_Brief_.
Please rewrite the entries below with "closest" replaced by "nearest" and everything else left unchanged.

_Extracted information_.
.....

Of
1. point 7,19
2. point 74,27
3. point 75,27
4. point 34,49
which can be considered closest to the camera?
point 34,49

.....

_Full response_.
Of
1. point 7,19
2. point 74,27
3. point 75,27
4. point 34,49
which can be considered nearest to the camera?
point 34,49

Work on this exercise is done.